La marque Awake en a fait sa raison d’être, comme elle l’exprime ouvertement: «Awake est une jeune marque française digital native organisée sous la forme dʼun collectif de créatifs et de designers engagés, dont la volonté est de repenser le modèle de la consommation en imaginant les objets et les interactions dʼun monde nouveau, plus respectueux et plus pérenne.» Rencontre avec Lilian Thibault, l’un de ses fondateurs.

Le nouveau modèle Mission to Earth d'Awake
Le nouveau modèle Mission to Earth d’Awake

Europa Star: Awake est née fin 2018. Quelle a été la genèse de votre projet?

Lilian Thibault: Tout est parti d’une volonté de donner du sens à ma vie professionnelle, liée à l’arrivée de mes enfants.

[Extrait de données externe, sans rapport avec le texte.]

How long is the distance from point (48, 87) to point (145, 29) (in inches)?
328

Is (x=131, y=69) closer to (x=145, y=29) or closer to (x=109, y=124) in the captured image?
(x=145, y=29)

J’ai ressenti le besoin profond de me rendre utile, d’avoir un impact réel, d’inspirer les gens et de faire mieux tout simplement. À l’écoute de ma passion pour l’horlogerie et l’artisanat, j’ai eu envie de créer une marque qui interpelle sur l’urgence du problème écologique. Ainsi est née Awake, avec pour vecteur un symbole fort du temps qui passe. Nous avons choisi un nom de marque le plus explicite possible. La campagne de financement participatif de notre premier modèle, Origins, a généré plus de 1’000 pré-commandes et quelque CHF 300’000 sur Kickstarter en 2018. Cela nous a permis de lancer concrètement la marque.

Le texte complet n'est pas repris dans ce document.